I see logic to the half-mask mandate, despite what others say, though I do see there are grey areas that have to be pointed out and we'll see how that goes. I bet compliance won't be as high.
The booster logic confuses me. They are using this as a tool to speed up the booster process. I'm pretty sure that I'll have been offered 3 jabs in the space of 6 months. As a healthy (very healthy before having COVID in July) 26-year-old, who now has natural immunity too on top of 2 vaccine doses, I'm not sure that sits right with me. I don't work in frontline healthcare or anything like that, or even in a public service. Plus, they're worried that it'll evade the vaccines altogether.
The manufacturers will have a booster out in no time that will fix that but they don't yet, but the government are advising people to get the boosters of the older shots anyway. It seems strange, even if I get the idea that the more possible protection the better. Suppose we'll wait and see if it has an impact.
The logic with the travel 2-day PCR. It's crap but I think a blanket approach for nations not on a red list is sensible. There's going to be a lot of travel in the coming weeks and 2-3 days of isolation is rubbish but not too much to ask in most cases. In some cases it's going to ruin plans and that, 2 years into this thing, is crap. But at least it's an actual show of doing something relatively sensible when it comes to inbound travel in this country. They need to get who is administering the tests sorted though - they probably won't and a fat cat Tory doner will make loads of money.
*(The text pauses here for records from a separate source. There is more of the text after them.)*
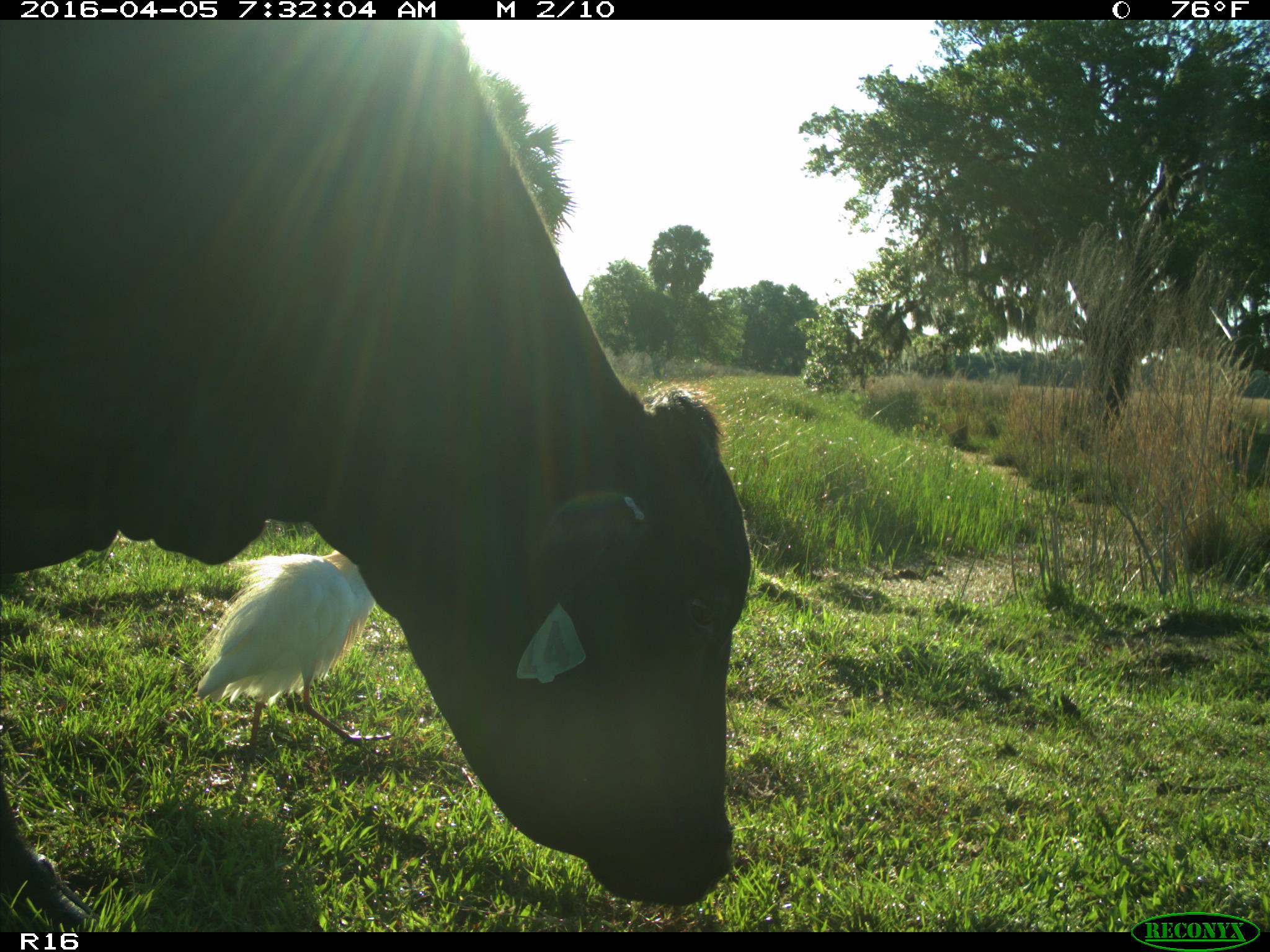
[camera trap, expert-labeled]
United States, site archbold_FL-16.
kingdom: Animalia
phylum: Chordata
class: Mammalia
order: Artiodactyla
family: Bovidae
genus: Bos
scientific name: Bos taurus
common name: domestic cow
Bos taurus (domestic cow).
The one point I do not agree with at all is the 10-day isolation for any contacts of this new variant. Obviously if you have it, it's a different matter, but contacts should have to test and isolate until that PCR result comes back. Even if it's done in a similar way to the travel one - that you have to isolate for 2 days and then get a PCR and you can be released on day 3. In fact, that would be so easy to implement and make so much more sense.
Plus, going back to the travel testing, if somebody comes in from Germany or France or wherever, but doesn't test positive on their 2-day PCR only to then fall ill on day four, it could well mean they'd have the virus (and this new variant of it) but they wouldn't have to do another test or isolate (legally speaking). Why is someone who lives here, but classed as a contact, being automatically told to isolate for 10 days whether vaccinated or not? It's ridiculous and I for one will not be following it. I'm not having another Christmas completely ruined by this thing. My family are all double or treble jabbed, I'll wear masks where I'm supposed to, and all of my mates are either double or treble jabbed up. If I get a text from track and trace I'd go and get a test and isolate around that but like hell am I isolating unless I was ill or tested positive though.